Agentctl

command module
v0.1.1 Latest Latest
Warning

This package is not in the latest version of its module.

Go to latest
Published: May 14, 2026 License: MIT Imports: 15 Imported by: 0

README

AgentCTL

The CLI binary is m for ergonomics — the product name is AgentCTL.

A small, single-binary CLI for running AI agents defined as Markdown files against your choice of LLM. Aimed at developers and DevOps people who live in the terminal and want to script agentic work without IDE lock-in or SDK sprawl.

Current version: v0.1.1 | Go version: 1.26+ | Binary size: ~8.4 MB | Docker image: ~16 MB

Status: alpha. ~1 month of evenings of work. Works for the author's daily use, but expect breaking changes until v0.1.1. Tagged releases (v0.0.1v0.1.1) ship as macOS .pkg and Linux .deb.

$ m
» fix the failing test in api/handler.go
→ fs_read   api/handler.go
→ shell     go test ./api/...
→ fs_write  api/handler.go   (patch: nil check)
  Overwrite api/handler.go? [y/N]: y
→ shell     go test ./api/...
  PASS
→ git       commit -m "fix: nil check in handler"

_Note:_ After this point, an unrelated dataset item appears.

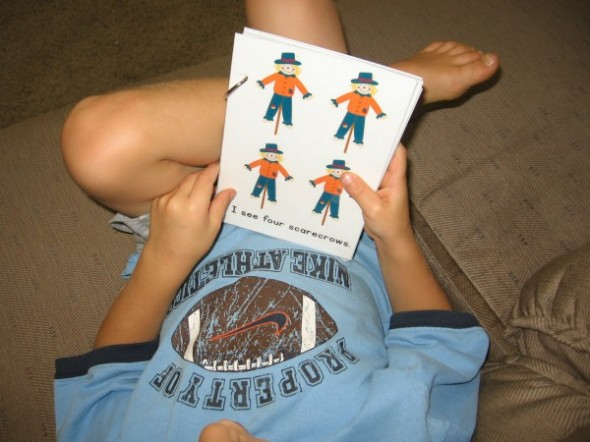 boy reading fall emergent reader with scarecrows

Full docs site (EN + SR): https://subzone.github.io/Agentctl/


Quick Start (5 minutes)

# 1. Install (macOS — pick one)
brew tap subzone/tap && brew install subzone/tap/m
# or: curl -sL https://github.com/subzone/Agentctl/releases/latest/download/m_0.1.1_macos.pkg -o m.pkg && sudo installer -pkg m.pkg -target /

# 2. Run the setup wizard
m
# Pick Ollama (free, local) or paste an API key for Anthropic/OpenAI/Gemini/Alibaba

# 3. Your first chat (with Steva Đubre fixing himself!)
» help me fix the failing test in internal/engine/engine_test.go
→ fs_read   internal/engine/engine_test.go
→ shell     go test ./internal/engine/...
→ fs_write  internal/engine/engine_test.go (patch: add nil check)
  Overwrite? [y/N]: y
→ shell     go test ./internal/engine/...
  PASS
→ git       commit -m "fix: nil check in engine test"

# 4. Slash commands
» /help          # show available commands
» /reset         # clear history
» /undo          # revert last fs_write
» /model ollama/qwen3-coder  # switch model mid-session
» /exit          # leave

# 5. Run a specific agent
m run examples/agents/devops.md "review the Dockerfile"
m chat examples/agents/coder.md

# 6. Pipe mode — use with Unix tools
cat error.log | m pipe "explain this error"
git diff | m pipe "write a commit message"
kubectl get pods | m pipe "which pods are unhealthy?"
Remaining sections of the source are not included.